Workshop starts in Bagan, Myanmar
A ten-day ICCROM workshop on “Rapid assessment methods for mural paintings in Bagan, Myanmar” (21 June - 01 July 2016) has recently started. The workshop began with a brief review of the achievements and progress made since the previous ICCROM workshop undertaken in Bagan in June 2014.
The sheer scale of the site of Bagan, which is renowned for its extraordinary wealth of heritage, presents a number of key conservation challenges. With more than 2 500 temples and monuments containing exquisite but highly vulnerable wall paintings and decorative stucco, a simple and fast method is needed to establish the site’s conservation priorities through rapid and efficient assessment of the level of damage and vulnerability of the temples and their mural paintings.

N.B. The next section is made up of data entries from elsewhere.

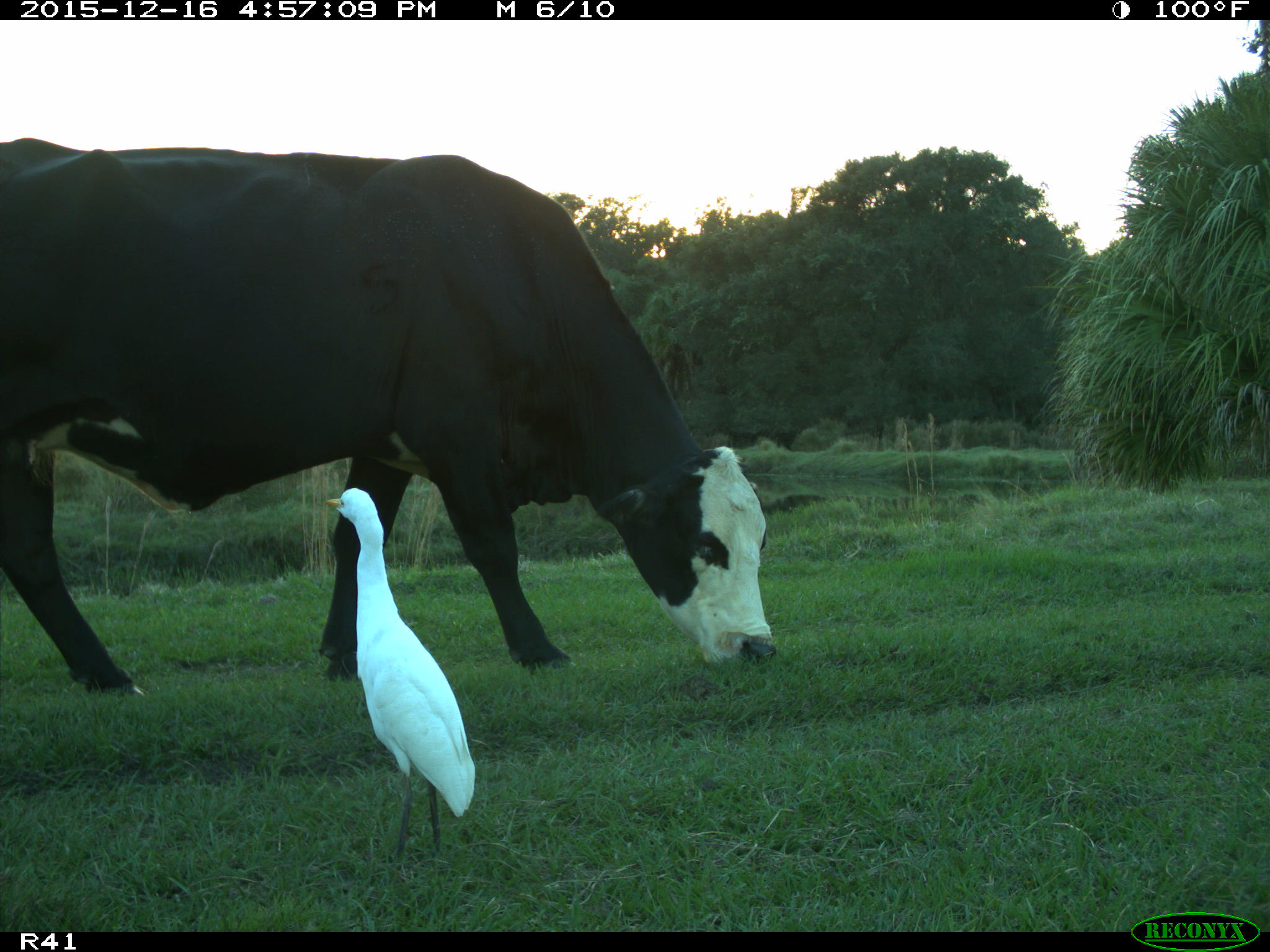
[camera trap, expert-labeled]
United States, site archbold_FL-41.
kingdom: Animalia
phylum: Chordata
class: Mammalia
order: Artiodactyla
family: Bovidae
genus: Bos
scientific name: Bos taurus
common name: domestic cow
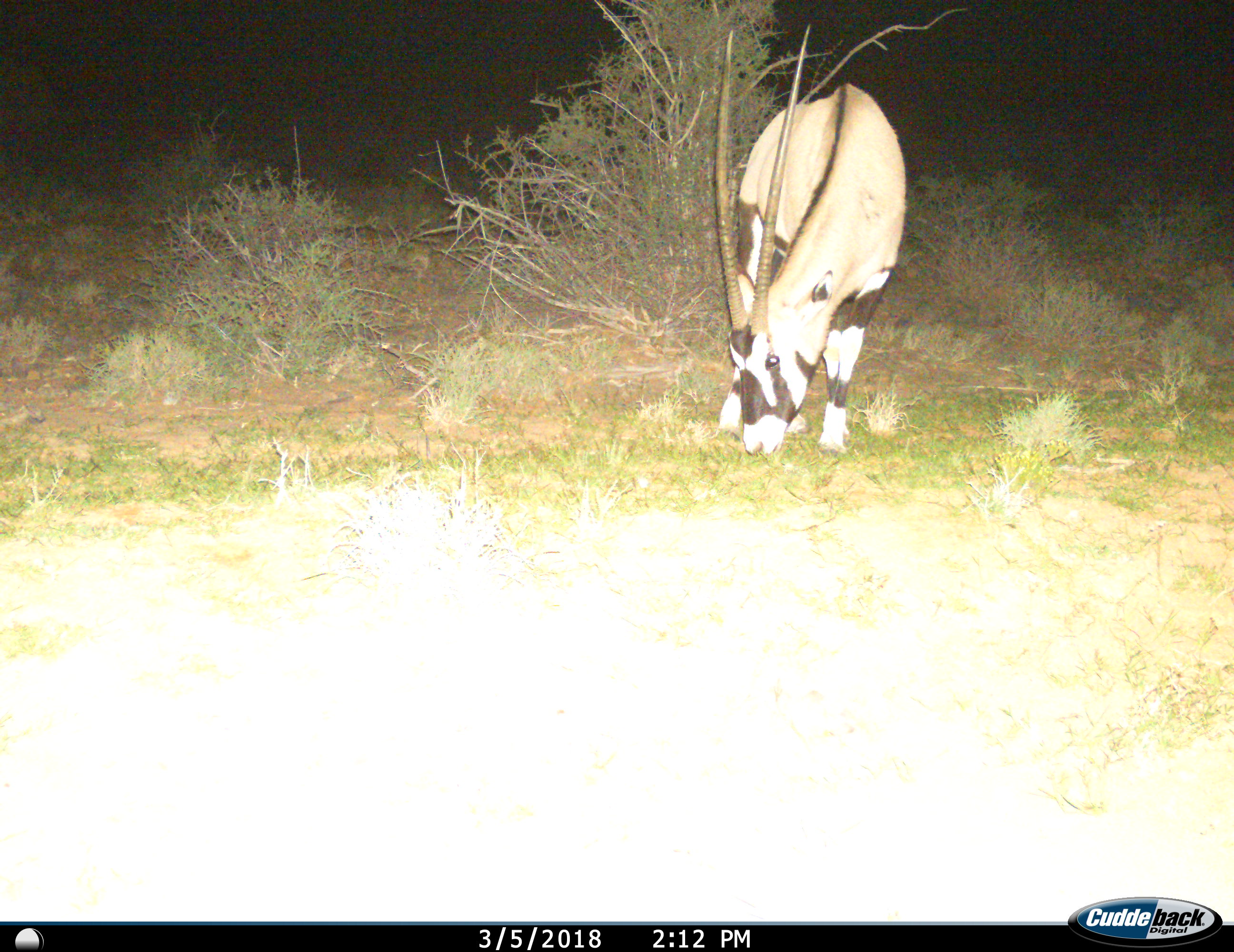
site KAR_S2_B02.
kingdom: Animalia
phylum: Chordata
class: Mammalia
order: Artiodactyla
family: Bovidae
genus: Oryx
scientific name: Oryx gazella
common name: gemsbok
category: oryx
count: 1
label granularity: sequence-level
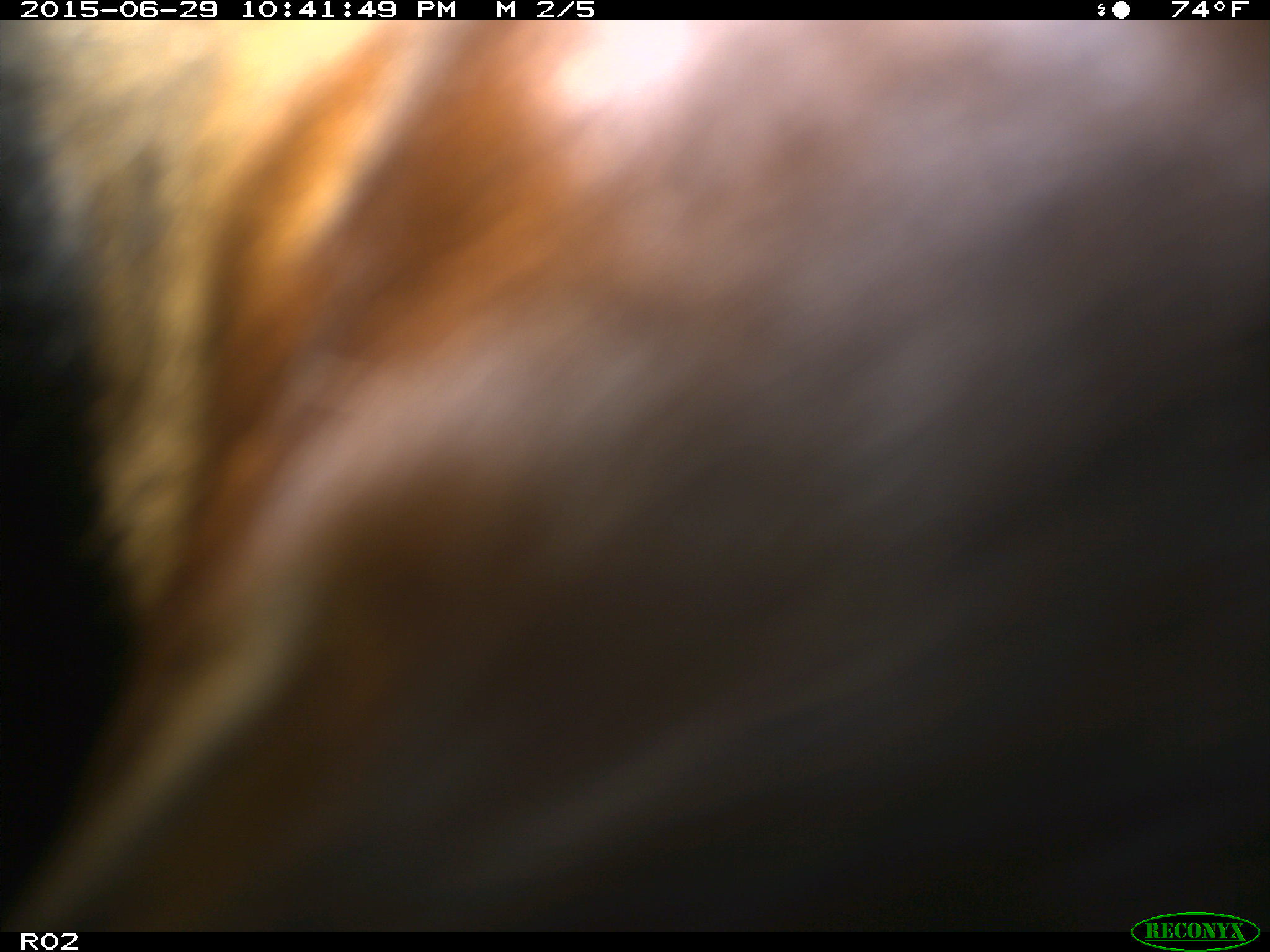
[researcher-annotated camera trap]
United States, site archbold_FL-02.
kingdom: Animalia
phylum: Chordata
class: Mammalia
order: Artiodactyla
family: Bovidae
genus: Bos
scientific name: Bos taurus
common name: domestic cow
Bos taurus (domestic cow).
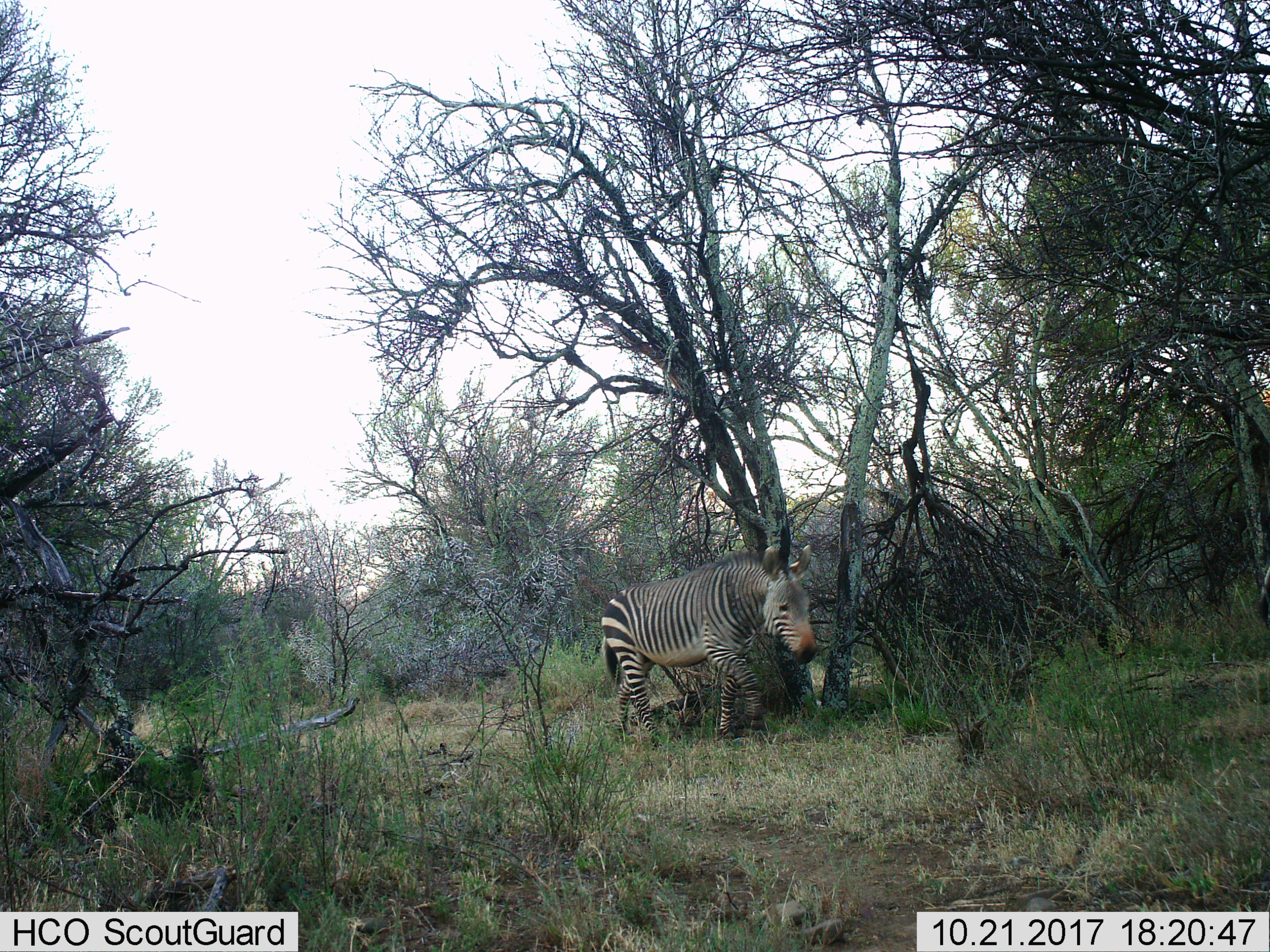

The current ICCROM workshop aims to develop a system to document the priorities visually, together with the local team. This system will collect the local team’s knowledge and support the development of a plan of action for future conservation initiatives in Bagan, communicating these concrete needs to the Myanmar Government and other relevant institutions.
The workshop is led by ICCROM consultant Monica Martelli Castaldi, who reports:
“The participants are enthusiastic and resourceful in exploring better ways to efficiently map and protect their heritage. The knowledge each carries regarding the site is unique, and essential to the overall understanding of Bagan and its conservation challenges.”
This workshop is undertaken in collaboration with the Department of Archaeology, Myanmar, and generously supported by the Korean Cultural Heritage Administration (CHA).